Provided passage:

For systems with two symmetry-unique molecular units (pyrimethamine and alprazolam), the average of the solubility values for the two molecules was used. It should be noted that the difference in ΔGsolv between the two molecules as a result of the slightly different conformations was very small, being well within the error bounds for the method (approx. 0.5 kJ mol−1).
Barring fortuitous cancellation of errors, this establishes that at best the overall protocol presented here will likely be within approximately 5 kJ mol−1 of the total energy. Further errors may of course be introduced by the various other approximations introduced throughout the protocol.
The example case studies presented in this work have demonstrated surprising accuracy in their application to a challenging, highly polymorphic molecular crystal system (ROY) and in the exploration of trends in crystal morphology under different solvents (ibuprofen). Further, the demonstration that a relatively simple correction, based on known experimental data (i.e., the pKa values and pH of the solution), may be utilised to correct for the protonation state changes in a system like adipic acid highlights that the approach can be readily extended even to systems that do not conform to some of the basic assumptions of the model, such as the use of the same molecular geometry in the solid and solution.

Listing:
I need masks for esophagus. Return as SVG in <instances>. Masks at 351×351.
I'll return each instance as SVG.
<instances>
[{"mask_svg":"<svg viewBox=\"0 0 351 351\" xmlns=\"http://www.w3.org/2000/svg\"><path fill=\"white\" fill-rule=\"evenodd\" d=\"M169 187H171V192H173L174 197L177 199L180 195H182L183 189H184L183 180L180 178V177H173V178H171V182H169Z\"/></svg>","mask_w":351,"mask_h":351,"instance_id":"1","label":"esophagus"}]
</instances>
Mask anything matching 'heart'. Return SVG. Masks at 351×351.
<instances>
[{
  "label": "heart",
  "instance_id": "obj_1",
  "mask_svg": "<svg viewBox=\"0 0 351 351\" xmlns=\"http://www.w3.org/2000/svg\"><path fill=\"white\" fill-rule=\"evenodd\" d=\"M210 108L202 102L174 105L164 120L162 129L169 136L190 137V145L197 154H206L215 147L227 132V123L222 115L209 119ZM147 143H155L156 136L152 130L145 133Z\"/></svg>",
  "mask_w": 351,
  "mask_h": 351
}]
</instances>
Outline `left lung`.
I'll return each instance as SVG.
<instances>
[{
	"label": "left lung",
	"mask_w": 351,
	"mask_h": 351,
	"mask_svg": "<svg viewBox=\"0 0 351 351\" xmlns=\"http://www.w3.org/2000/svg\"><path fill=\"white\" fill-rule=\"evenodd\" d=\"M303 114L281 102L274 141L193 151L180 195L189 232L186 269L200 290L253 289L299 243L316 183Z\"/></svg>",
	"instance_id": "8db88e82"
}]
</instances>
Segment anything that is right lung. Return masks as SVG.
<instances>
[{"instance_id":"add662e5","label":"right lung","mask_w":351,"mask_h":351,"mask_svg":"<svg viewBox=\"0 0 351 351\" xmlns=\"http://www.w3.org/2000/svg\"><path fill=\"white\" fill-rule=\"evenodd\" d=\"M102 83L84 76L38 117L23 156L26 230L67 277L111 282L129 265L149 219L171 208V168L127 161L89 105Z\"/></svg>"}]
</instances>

What is required: Continue the text above about the crystal solubility protocol, picking up right after its final sentence.

Result for this exercise:
It is important to stress that the proposed protocol is generically applicable to molecular crystal structures, with no restrictions involving molecular symmetry or crystals with a particular crystallographic Z′ ≤ 1. Furthermore, unlike many surface- or attachment-energy based methodologies it requires no prior choice of relevant crystal faces or cuts, increasing the ease of its application to arbitrary molecular crystals. That is not to say that the method is without limitations. For example, it is a challenge to study disordered crystals generically. However, some kinds of disorder such as 2-dimensional disordered intergrowths can be readily treated.59 Also, solid solutions and aperiodic systems such as Wang tiles are easily accommodated. Systems with heterogeneous supersaturation caused by diffusion limited processes are difficult to treat with our current methodology without seriously affecting computation speed but methods to overcome such limitations should be possible. Likewise, the present work neglects conformational energy differences between polymorphs which, for example, would need to be considered with care if investigations into competitive crystal growth between conformational polymorphs were to be considered. However, even with the neglect of conformational energy differences, the successful application to the polymorphs of ROY has already been demonstrated here.
Perhaps the most important takeaway from this work is that the coupling of rapid energetic predictions to Monte Carlo simulations of crystal growth, like those in CrystalGrower, represents a powerful combination for gaining insight and understanding into critical factors affecting molecular crystal growth. Applicability to polymorphic systems, such as ROY, and across a range of solvents is key if we hope to utilise predictions from tools such as this in a laboratory setting as part of the decision-making process for crystalline growth conditions.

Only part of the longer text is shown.